Quoted passage:
________________________________________

Momof4 January 11, 2010 at 11:39 pm

We are currently looking into an option for our au pair. She has already extended with us, so she can not use that option. We do not need FT child care anymore, and we were going to quit the au pair program and just look for PT baby sitters and change work hours slightly. Our au pair wants to go to school here and work the PT hours we need. She is a part of our family, and feels like a more vital part of our family then her own in Germany. Is a FT student visa the only option? The cost of the AP program is getting prohibitive for us. We can’t afford FT tuition for her either.

Anonymous January 12, 2010 at 9:10 am

In order for her to get a student visa, she needs to be in school full-time.

Here is the state dept page:

She can’t legally “work” part time for you either. There is no other option for low-level non-specialized workers to get work visas in this country. In order to get a visa that would allow her to work in the US, she’d need to be a nurse or have some other qualification of that type (see Sara Duke’s post above)

Michelle October 12, 2010 at 2:37 pm

We have friends whose au pair’s position will end in January. She is unable to extend her stay but would like to remain in the U.S. as a student. We’re willing to sponsor her but have told her that she would need to somehow cover her medical insurance, tuition, etc. — the big stuff essentially. Because she already has a B.A. in Education from her home country and would like to pursue additional coursework here, we were wondering if she could work in an internship type program. I copied and pasted the following from immigration: Students may apply for Curricular Practical Training (CPT) to gain work experience in their field of study while being a full time student. Has anyone done this before and can advise us? Thanks!

laurence January 17, 2011 at 8:23 pm

i know it’s been a long time this discussion is done but I was wondering what’s happened to your situations??
I am actually an au pair, my host family wants me to stay with them and they are agree to sponsor my studies.
thanks for helping!!!

Aysin March 28, 2011 at 2:02 pm

Hi Im an aupair but my program is going to end in june.(I already extend) Any I wanna go to college but i need someone to support me and my host families are ok with that.But They wonder what are their legal responsilities? Cause they are just gonna show that they support me but they wont actaully it just for school paperwork. Im gonna move out and support myself rest of my time in USA. So what happens if i wont get the pay my scool tuittion ? Does my sponsors have to pay or what is their issue in this sitatiun? Thanks for all help

Taking a Computer Lunch March 28, 2011 at 3:58 pm

When I sponsored an AP who was converting her visa status, I had to provide tax information to prove that I had the means to pay her tuition, fill out a statement of support, indicating her weekly stipend for me, and sign a legal agreement with the college. I did pay her tuition for the duration that she lived with me, and when she left my household she had work with another employer that gave her the means to continue funding her education.

As I recall, my husband went with the AP to apply for college (she had been taking classes as an AP, but entering the college as a full-time student was a different story).

I think we were legally responsible for the AP’s tuition and support while she attended the college and had the right to give notice of termination of support within 30 days of the end of the semester for the following semester (which we did after she had completed more than enough credits to fulfill her Associate’s Degree – mainly because the relationship had soured and I did not want us to remained tied to her forever).

If you cannot pay your school tuition and your sponsors can’t/won’t, then the school will withdraw your enrollment and you will lose your visa status. Attending college in the US is not cheap, especially when books alone can run $800 a semester, so best to have your ducks in a row.

________________________________________

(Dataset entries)

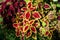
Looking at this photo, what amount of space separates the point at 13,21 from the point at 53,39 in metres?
0.74

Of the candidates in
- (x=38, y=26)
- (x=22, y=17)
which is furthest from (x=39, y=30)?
(x=22, y=17)

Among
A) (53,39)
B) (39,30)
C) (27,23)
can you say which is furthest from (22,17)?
(53,39)

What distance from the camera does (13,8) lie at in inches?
135

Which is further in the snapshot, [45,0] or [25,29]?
[45,0]

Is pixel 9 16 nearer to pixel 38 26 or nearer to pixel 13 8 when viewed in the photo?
pixel 13 8

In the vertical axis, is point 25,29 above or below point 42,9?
below

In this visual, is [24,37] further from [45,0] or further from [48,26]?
[45,0]

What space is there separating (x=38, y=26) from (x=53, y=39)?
43cm

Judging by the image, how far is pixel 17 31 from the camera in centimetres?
343

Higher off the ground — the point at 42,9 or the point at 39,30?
the point at 42,9

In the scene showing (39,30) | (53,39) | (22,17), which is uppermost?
(22,17)

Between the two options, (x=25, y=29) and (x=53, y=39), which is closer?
(x=25, y=29)

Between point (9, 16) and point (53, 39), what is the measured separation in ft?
2.71

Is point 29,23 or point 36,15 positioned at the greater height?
point 36,15
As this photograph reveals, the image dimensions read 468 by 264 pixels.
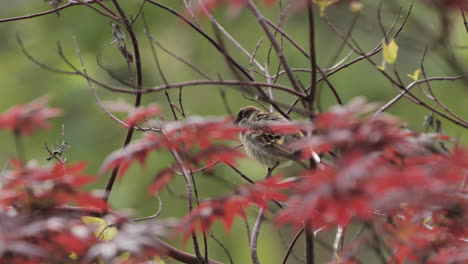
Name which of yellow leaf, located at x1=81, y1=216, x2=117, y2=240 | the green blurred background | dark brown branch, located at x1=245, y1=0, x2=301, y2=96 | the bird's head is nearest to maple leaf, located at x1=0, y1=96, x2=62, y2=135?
yellow leaf, located at x1=81, y1=216, x2=117, y2=240

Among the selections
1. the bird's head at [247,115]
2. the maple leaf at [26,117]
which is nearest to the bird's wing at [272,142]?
the bird's head at [247,115]

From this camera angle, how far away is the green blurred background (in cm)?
539

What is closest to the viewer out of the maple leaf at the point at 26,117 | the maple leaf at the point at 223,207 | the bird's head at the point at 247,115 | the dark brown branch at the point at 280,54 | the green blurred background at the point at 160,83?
the maple leaf at the point at 223,207

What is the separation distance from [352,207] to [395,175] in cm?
10

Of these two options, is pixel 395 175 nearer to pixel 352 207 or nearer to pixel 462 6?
pixel 352 207

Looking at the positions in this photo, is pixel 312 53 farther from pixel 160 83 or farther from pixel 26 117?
pixel 160 83

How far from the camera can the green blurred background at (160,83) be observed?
17.7ft

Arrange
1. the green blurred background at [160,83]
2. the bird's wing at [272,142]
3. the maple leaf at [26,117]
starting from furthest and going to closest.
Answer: the green blurred background at [160,83], the bird's wing at [272,142], the maple leaf at [26,117]

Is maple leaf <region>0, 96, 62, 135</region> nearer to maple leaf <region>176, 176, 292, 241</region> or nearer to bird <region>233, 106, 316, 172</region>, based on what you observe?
maple leaf <region>176, 176, 292, 241</region>

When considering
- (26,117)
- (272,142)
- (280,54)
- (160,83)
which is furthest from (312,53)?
(160,83)

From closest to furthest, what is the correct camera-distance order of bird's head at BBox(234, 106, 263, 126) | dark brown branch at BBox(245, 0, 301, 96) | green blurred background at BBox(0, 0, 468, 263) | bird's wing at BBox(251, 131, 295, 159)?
1. dark brown branch at BBox(245, 0, 301, 96)
2. bird's wing at BBox(251, 131, 295, 159)
3. bird's head at BBox(234, 106, 263, 126)
4. green blurred background at BBox(0, 0, 468, 263)

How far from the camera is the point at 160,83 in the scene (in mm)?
5277

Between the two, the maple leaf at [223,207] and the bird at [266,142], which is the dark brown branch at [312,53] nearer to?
the maple leaf at [223,207]

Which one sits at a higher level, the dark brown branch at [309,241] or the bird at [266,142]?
the dark brown branch at [309,241]
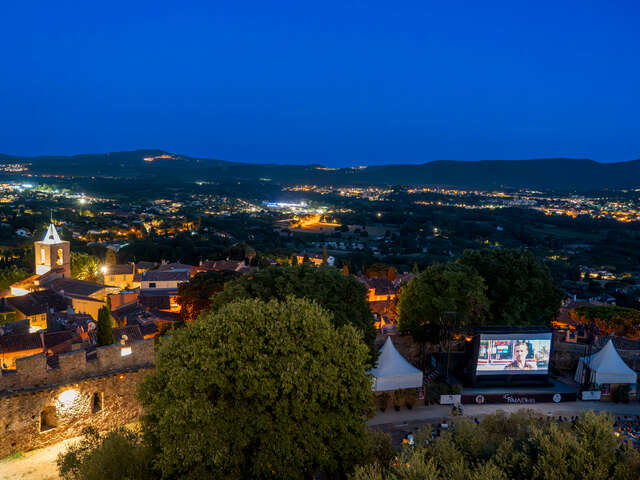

________________________________________

Requirement A: Retype the au pair visa discussion from "i know it’s" up to and including "thanks for helping!!!".
Requirement B: In the au pair visa discussion, how soon before the end of a semester did the sponsors have the right to give notice of termination of support for the following semester?
The records have no connection to the au pair visa discussion.

Task result A:
i know it’s been a long time this discussion is done but I was wondering what’s happened to your situations??
I am actually an au pair, my host family wants me to stay with them and they are agree to sponsor my studies.
thanks for helping!!!

Task result B: Within 30 days of the end of the semester.